*Task to complete*
Can you copy out the rows below word for word, omitting the pictures?

# # #

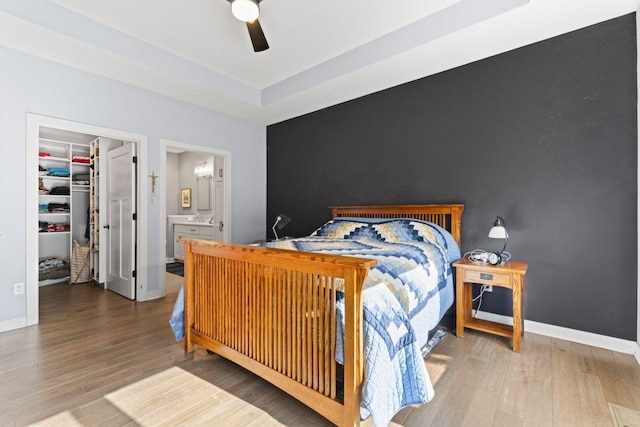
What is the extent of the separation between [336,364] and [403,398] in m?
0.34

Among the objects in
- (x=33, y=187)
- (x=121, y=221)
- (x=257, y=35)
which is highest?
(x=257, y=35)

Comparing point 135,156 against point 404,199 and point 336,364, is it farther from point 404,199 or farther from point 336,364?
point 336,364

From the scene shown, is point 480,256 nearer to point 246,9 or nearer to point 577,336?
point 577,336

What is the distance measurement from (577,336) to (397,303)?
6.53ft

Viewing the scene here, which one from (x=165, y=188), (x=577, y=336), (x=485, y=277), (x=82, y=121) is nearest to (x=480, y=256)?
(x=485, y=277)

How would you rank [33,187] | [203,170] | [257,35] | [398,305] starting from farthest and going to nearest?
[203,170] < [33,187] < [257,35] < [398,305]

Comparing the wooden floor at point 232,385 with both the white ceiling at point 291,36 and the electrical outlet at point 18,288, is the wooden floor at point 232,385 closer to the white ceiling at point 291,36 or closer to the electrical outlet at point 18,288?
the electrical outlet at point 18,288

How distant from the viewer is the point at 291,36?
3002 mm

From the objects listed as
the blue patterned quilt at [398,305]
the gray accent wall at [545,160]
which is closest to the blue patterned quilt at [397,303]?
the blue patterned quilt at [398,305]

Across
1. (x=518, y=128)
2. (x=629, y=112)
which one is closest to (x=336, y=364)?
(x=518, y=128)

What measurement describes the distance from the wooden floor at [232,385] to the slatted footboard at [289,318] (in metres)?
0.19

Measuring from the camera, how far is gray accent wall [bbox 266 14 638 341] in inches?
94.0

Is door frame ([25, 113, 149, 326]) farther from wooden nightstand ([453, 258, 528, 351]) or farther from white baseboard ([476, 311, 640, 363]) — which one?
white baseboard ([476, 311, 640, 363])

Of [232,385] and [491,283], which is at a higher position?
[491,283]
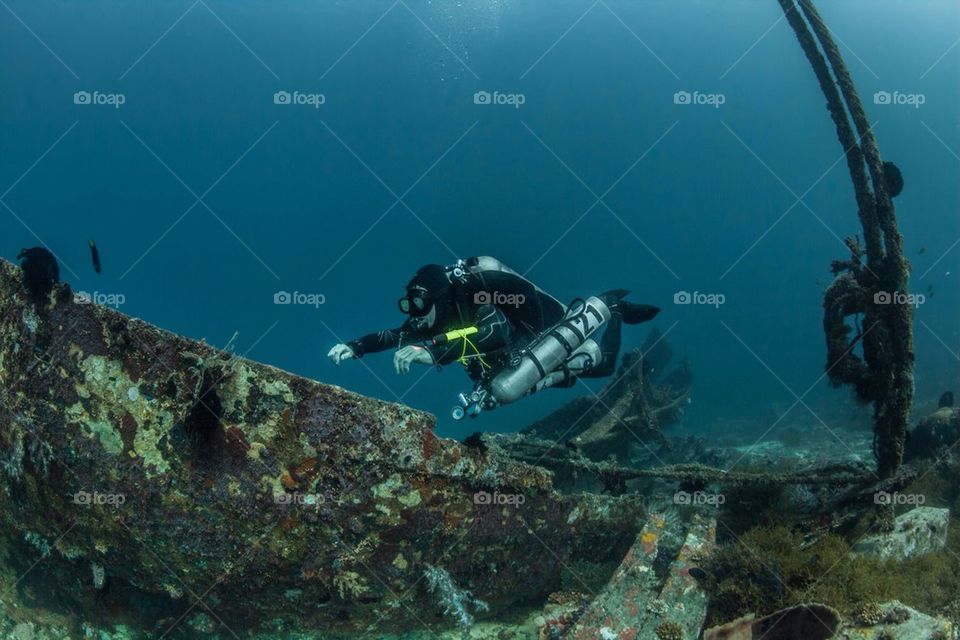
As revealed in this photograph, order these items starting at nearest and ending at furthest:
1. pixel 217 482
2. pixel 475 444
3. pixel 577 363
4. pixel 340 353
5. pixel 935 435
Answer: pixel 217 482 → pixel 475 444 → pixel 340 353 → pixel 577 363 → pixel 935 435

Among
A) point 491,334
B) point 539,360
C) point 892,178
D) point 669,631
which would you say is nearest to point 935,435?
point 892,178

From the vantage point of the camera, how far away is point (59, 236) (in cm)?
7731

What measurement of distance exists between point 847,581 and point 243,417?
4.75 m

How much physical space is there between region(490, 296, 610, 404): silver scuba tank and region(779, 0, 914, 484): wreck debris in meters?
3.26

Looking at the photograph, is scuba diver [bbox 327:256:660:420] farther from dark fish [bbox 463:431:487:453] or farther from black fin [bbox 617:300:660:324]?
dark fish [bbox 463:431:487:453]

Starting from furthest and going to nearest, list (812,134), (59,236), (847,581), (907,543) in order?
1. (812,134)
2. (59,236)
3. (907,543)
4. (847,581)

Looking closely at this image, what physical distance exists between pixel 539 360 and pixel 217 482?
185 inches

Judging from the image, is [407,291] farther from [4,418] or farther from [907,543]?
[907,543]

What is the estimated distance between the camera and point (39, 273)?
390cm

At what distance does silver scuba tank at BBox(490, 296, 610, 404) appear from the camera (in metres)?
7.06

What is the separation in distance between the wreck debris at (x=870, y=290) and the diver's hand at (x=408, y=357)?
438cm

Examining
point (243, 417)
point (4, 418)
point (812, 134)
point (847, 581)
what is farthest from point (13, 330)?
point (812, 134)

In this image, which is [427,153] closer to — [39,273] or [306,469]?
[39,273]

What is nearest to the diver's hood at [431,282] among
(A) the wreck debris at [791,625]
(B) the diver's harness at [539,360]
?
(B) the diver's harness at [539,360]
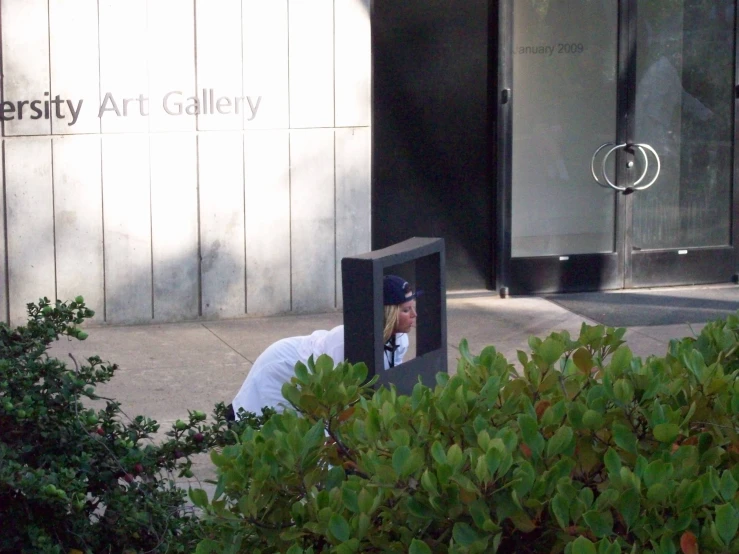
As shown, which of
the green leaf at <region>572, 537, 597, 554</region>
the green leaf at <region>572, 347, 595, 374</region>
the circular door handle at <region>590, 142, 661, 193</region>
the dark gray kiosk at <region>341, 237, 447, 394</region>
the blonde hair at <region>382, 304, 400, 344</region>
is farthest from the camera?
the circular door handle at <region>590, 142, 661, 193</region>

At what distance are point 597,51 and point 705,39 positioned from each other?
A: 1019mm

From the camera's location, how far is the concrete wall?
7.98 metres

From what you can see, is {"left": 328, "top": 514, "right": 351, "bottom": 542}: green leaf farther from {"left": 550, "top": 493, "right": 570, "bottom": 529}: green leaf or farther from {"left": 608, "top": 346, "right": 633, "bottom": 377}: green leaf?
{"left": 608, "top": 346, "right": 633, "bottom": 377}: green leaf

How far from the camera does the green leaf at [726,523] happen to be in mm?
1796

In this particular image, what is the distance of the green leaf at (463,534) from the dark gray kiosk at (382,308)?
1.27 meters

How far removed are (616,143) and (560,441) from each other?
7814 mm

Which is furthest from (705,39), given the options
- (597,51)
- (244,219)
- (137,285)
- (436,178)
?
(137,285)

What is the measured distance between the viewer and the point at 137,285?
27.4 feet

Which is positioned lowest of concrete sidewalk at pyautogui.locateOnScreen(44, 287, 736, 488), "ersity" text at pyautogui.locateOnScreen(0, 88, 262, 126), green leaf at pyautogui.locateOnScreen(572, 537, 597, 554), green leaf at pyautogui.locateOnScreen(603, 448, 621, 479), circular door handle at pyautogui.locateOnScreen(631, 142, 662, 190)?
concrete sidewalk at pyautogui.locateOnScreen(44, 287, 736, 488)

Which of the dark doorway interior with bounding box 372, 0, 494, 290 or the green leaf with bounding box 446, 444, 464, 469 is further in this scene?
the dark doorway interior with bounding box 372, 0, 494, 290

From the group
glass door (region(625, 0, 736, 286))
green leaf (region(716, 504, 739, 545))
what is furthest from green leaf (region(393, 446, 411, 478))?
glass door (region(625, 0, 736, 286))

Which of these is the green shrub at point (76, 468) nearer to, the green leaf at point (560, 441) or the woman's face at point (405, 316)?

# # #

*Response*
What is the extent of the separation between [336,364] and [403,398] in m?
0.34

Among the objects in
- (x=33, y=187)
- (x=121, y=221)
- (x=257, y=35)
which is highest?
(x=257, y=35)

Comparing point 135,156 against point 404,199 and point 336,364, is it farther from point 404,199 or farther from point 336,364?
point 336,364

From the scene shown, is point 480,256 nearer to point 246,9 or nearer to point 577,336?
point 577,336

What is the distance measurement from (577,336) to (397,303)?
6.53ft

Viewing the scene here, which one from (x=165, y=188), (x=577, y=336), (x=485, y=277), (x=82, y=121) is nearest to (x=480, y=256)?
(x=485, y=277)

How would you rank [33,187] | [203,170] | [257,35] | [398,305] starting from farthest and going to nearest?
[203,170] < [33,187] < [257,35] < [398,305]

Comparing the wooden floor at point 232,385 with both the white ceiling at point 291,36 and the electrical outlet at point 18,288, is the wooden floor at point 232,385 closer to the white ceiling at point 291,36 or closer to the electrical outlet at point 18,288?
the electrical outlet at point 18,288

How distant from the viewer is the point at 291,36?
3002 mm

From the objects listed as
the blue patterned quilt at [398,305]
the gray accent wall at [545,160]
which is closest to the blue patterned quilt at [397,303]?
the blue patterned quilt at [398,305]

Across
1. (x=518, y=128)
2. (x=629, y=112)
which one is closest to (x=336, y=364)?
(x=518, y=128)

What measurement describes the distance from the wooden floor at [232,385] to the slatted footboard at [289,318] (in metres)?
0.19

Measuring from the camera, how far is gray accent wall [bbox 266 14 638 341] in inches?
94.0

Is door frame ([25, 113, 149, 326]) farther from wooden nightstand ([453, 258, 528, 351]) or farther from white baseboard ([476, 311, 640, 363]) — which one?
white baseboard ([476, 311, 640, 363])

Of [232,385] and [491,283], which is at a higher position?
[491,283]
As revealed in this photograph, order these items starting at nearest and ending at furthest:
1. pixel 217 482
2. pixel 475 444
3. pixel 577 363
4. pixel 340 353
5. pixel 935 435
Answer: pixel 217 482 → pixel 475 444 → pixel 340 353 → pixel 577 363 → pixel 935 435

Among
A) point 491,334
B) point 539,360
C) point 892,178
D) point 669,631
which would you say is nearest to point 935,435?
point 892,178

From the vantage point of the camera, how far away is point (59, 236) (in cm)?
7731

What measurement of distance exists between point 847,581 and point 243,417?
4.75 m

How much physical space is there between region(490, 296, 610, 404): silver scuba tank and region(779, 0, 914, 484): wreck debris in meters?
3.26

Looking at the photograph, is scuba diver [bbox 327:256:660:420] farther from dark fish [bbox 463:431:487:453] or farther from black fin [bbox 617:300:660:324]?
dark fish [bbox 463:431:487:453]

Starting from furthest and going to nearest, list (812,134), (59,236), (847,581), (907,543) in order?
1. (812,134)
2. (59,236)
3. (907,543)
4. (847,581)

Looking closely at this image, what physical distance exists between pixel 539 360 and pixel 217 482?
185 inches

Judging from the image, is [407,291] farther from [4,418] or farther from [907,543]?
[907,543]

What is the estimated distance between the camera and point (39, 273)?
390cm

At what distance does silver scuba tank at BBox(490, 296, 610, 404) appear from the camera (in metres)?
7.06

What is the separation in distance between the wreck debris at (x=870, y=290) and the diver's hand at (x=408, y=357)?
438cm

Examining
point (243, 417)
point (4, 418)
point (812, 134)
point (847, 581)
what is farthest from point (13, 330)?
point (812, 134)

In this image, which is [427,153] closer to — [39,273] or [306,469]?
[39,273]

What is nearest to the diver's hood at [431,282] among
(A) the wreck debris at [791,625]
(B) the diver's harness at [539,360]
?
(B) the diver's harness at [539,360]
As shown, which of
the green leaf at <region>572, 537, 597, 554</region>
the green leaf at <region>572, 347, 595, 374</region>
the circular door handle at <region>590, 142, 661, 193</region>
the dark gray kiosk at <region>341, 237, 447, 394</region>
the blonde hair at <region>382, 304, 400, 344</region>
is farthest from the camera?
the circular door handle at <region>590, 142, 661, 193</region>

At what distance are point 597,51 and point 705,39 positioned from each other?
A: 1019mm

From the camera's location, how far is the concrete wall?
7.98 metres

From what you can see, is {"left": 328, "top": 514, "right": 351, "bottom": 542}: green leaf farther from {"left": 550, "top": 493, "right": 570, "bottom": 529}: green leaf or farther from {"left": 608, "top": 346, "right": 633, "bottom": 377}: green leaf?
{"left": 608, "top": 346, "right": 633, "bottom": 377}: green leaf

How far from the camera does the green leaf at [726,523] happen to be in mm?
1796

In this particular image, what is the distance of the green leaf at (463,534) from the dark gray kiosk at (382,308)?
1.27 meters

How far removed are (616,143) and (560,441) from each other?
7814 mm

Which is furthest from (705,39), given the options
- (597,51)
- (244,219)
- (137,285)
- (436,178)
?
(137,285)

What is the measured distance between the viewer and the point at 137,285?
27.4 feet

Which is positioned lowest of concrete sidewalk at pyautogui.locateOnScreen(44, 287, 736, 488), "ersity" text at pyautogui.locateOnScreen(0, 88, 262, 126), green leaf at pyautogui.locateOnScreen(572, 537, 597, 554), green leaf at pyautogui.locateOnScreen(603, 448, 621, 479), circular door handle at pyautogui.locateOnScreen(631, 142, 662, 190)?
concrete sidewalk at pyautogui.locateOnScreen(44, 287, 736, 488)

Which of the dark doorway interior with bounding box 372, 0, 494, 290 or the green leaf with bounding box 446, 444, 464, 469 is further in this scene?
the dark doorway interior with bounding box 372, 0, 494, 290

From the group
glass door (region(625, 0, 736, 286))
green leaf (region(716, 504, 739, 545))
what is furthest from green leaf (region(393, 446, 411, 478))?
glass door (region(625, 0, 736, 286))

Which of these is the green shrub at point (76, 468) nearer to, the green leaf at point (560, 441) or the woman's face at point (405, 316)?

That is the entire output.